[Stored entries]
● ● ●
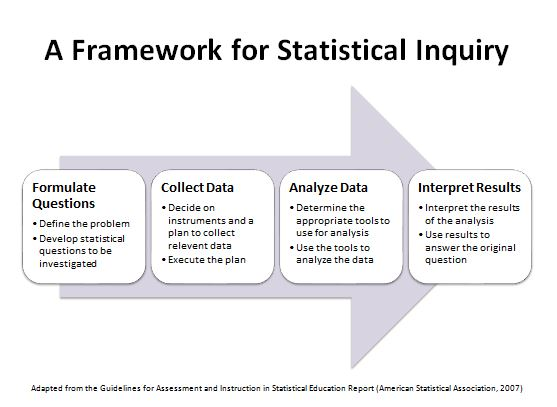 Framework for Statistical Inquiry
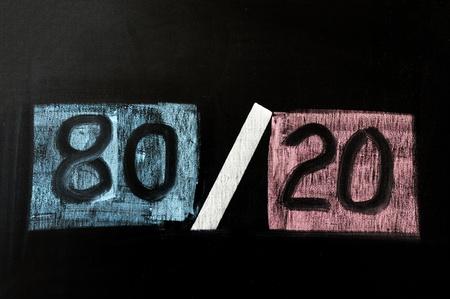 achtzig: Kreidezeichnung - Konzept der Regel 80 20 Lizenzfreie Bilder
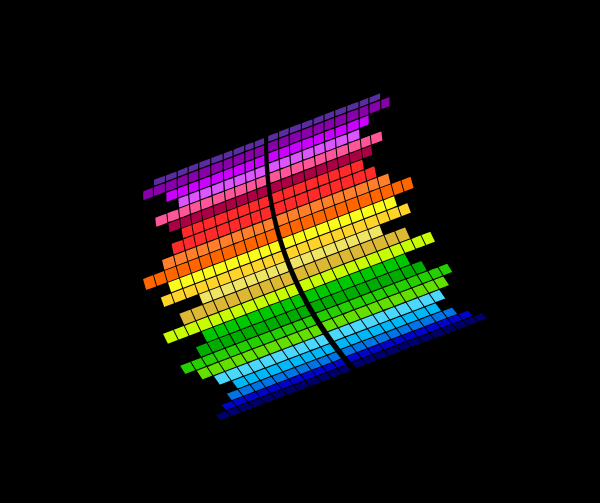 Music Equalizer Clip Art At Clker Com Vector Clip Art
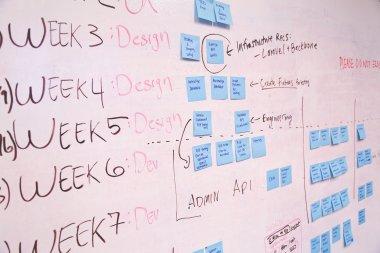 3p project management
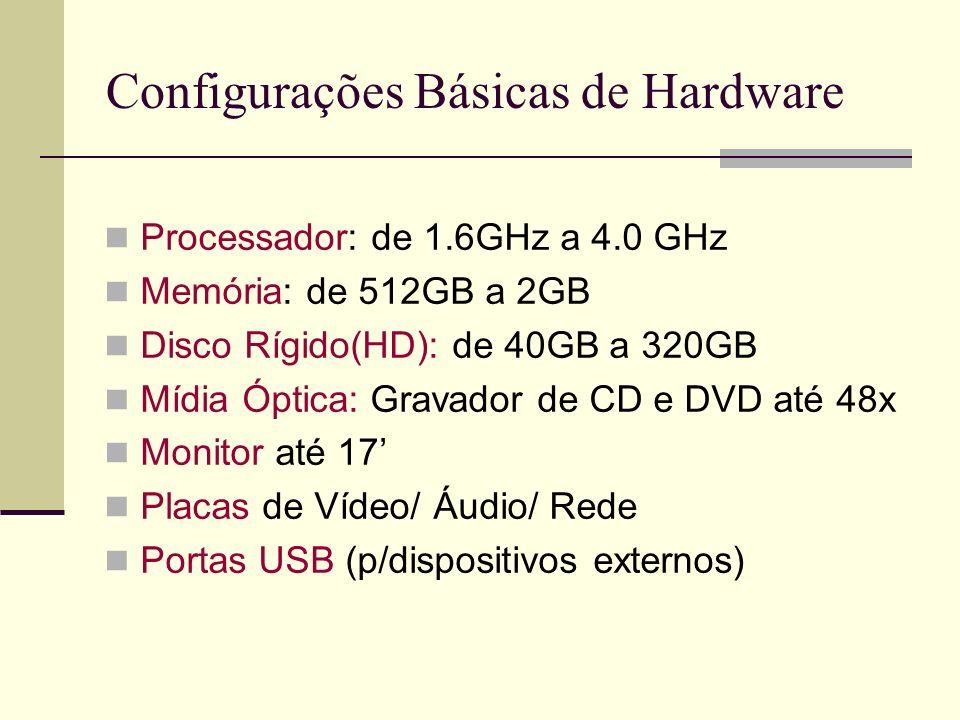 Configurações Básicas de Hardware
● ● ●
Activity>
When you reach the line that contains "Music Equalizer Clip" in the records above, copy it and every line after it exactly through the last one, leaving out the pictures.

Answer section>
 Music Equalizer Clip Art At Clker Com Vector Clip Art
 3p project management
 Configurações Básicas de Hardware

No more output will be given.